Possibility Thinking is How Einstein Did It

Albert Einstein is famous for creating thought experiments. Questions which begin with ‘what if’, ‘imagine that’, ‘how would’ represent a genre of imaginative questions recently termed as ‘possibility thinking’, as it encourages the child to consider alternative possibilities to situations – like Einstein.

Why Should I Ask Imaginative Questions?

Research is just beginning to explore the potential benefits related to possibility thinking. Creating a safe environment for children to imaginatively answer adult questions also encourages children to experiment with asking their own questions. As supported by social cognitive and attachment theories, when parents ask children questions, children learn to generate questions through imitation and are incentivized to try for the reward of the social interaction with their parents.

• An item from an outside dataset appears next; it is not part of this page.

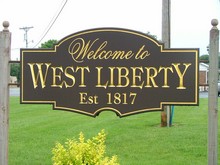 West Liberty, OH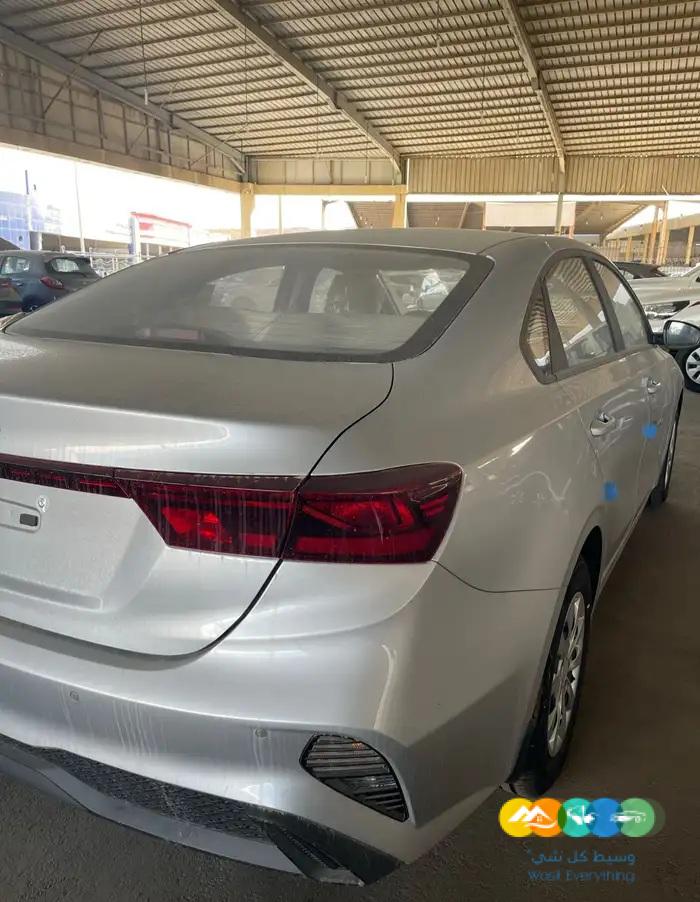 كيا سيراتو – 2000 سي سي و 1600 بالنقد والتقسي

How Do I Ask Imaginative Questions During Shared Book Reading?

In a small study in one classroom of 14 preschool children, creative open-ended questions were taped into children’s books, such as The Giving Tree by Shel Silverstein. Children were sent home with books with embedded question, and parents were encouraged to utilize the questions during book reading activities. While the sample was small, at the end of the study, all of the children preferred the books with the questions taped in, and qualitative feedback suggested that children liked the additional social interaction with their parents. Parents commented that the questions stimulated different kinds of discussion during book reading, which allowed them to listen to their children’s emotions and discover new ways in which their child thought or used imagination. Also by the end of the study, children were formulating more imaginative questions to ask each other or their parents. Possibility thinking could provide an additional technique to engage children in positive interactions with parents while building problem solving skills.

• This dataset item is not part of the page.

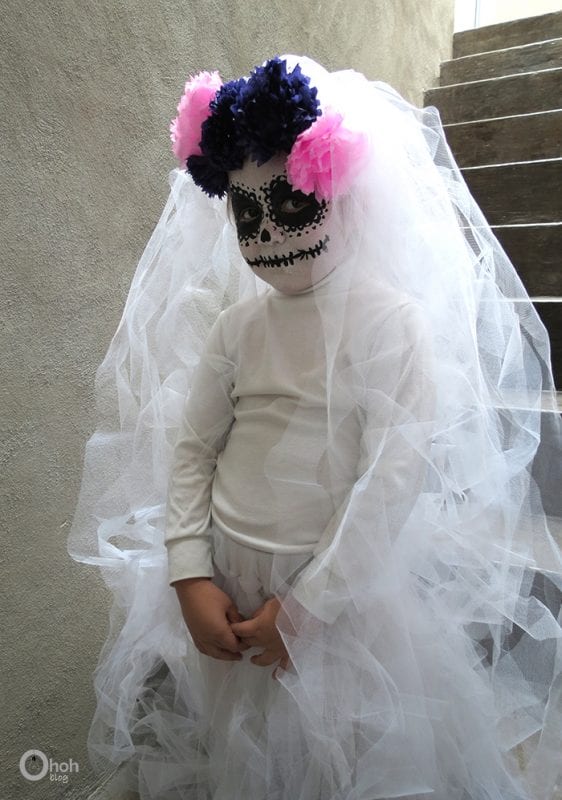 Diy Halloween Bride Costume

How Do I Ask Imaginative Questions During Reminiscing?

Possibility thinking during reminiscing could invoke the imagination to help identify alternative ways in which reality could have occurred, helping to prepare children for future experiences and to build problem solving skills. Preschool children do not have a repertoire of experiences from which to draw in order to consider alternatives to reality. However, what they do have is a flexible imagination which is not especially restricted by reason. A child’s imagination can join together ideas to represent creative and often fantastical resolutions adults may not have considered. Adults can make use of this channel into children’s behavioral processes by creating safe environments for creative thinking and by responsively following children’s interests. Asking children to think about alternative outcomes and the consequences can help build the skills necessary to regulate emotions and behaviors within a variety of possible circumstances children have yet to encounter.

Other Ways to Build Relationships with Children

Dinner time conversation for recollection and shared book reading for imagination are both important for helping children develop shared cultural meanings, self-identity, and behavioral and emotional control. While these approaches are helpful, there are alternative methods for creating shared meanings through recollection or imagination. There are additional important ways in which parents create shared cultural meanings through recollection or imagination. Here are some other ways.

  • Talking in the car on a drive
  • playing board games
  • dancing
  • crafting


Building Strong Relationships with Children

Building strong relationships with children relies on creating shared meaning with your child. Shared meanings requires processes of both recollection and imagination.

  • Recollection helps us make sense of the world in a chronological way.
  • Imagination helps us make sense of the world in a relational way.

Through reminiscing, we can recall what happened first, next and last, helping us to establish chronological stories, but once we begin to exaggerate or consider alternative possible outcomes, we have invoked imagination.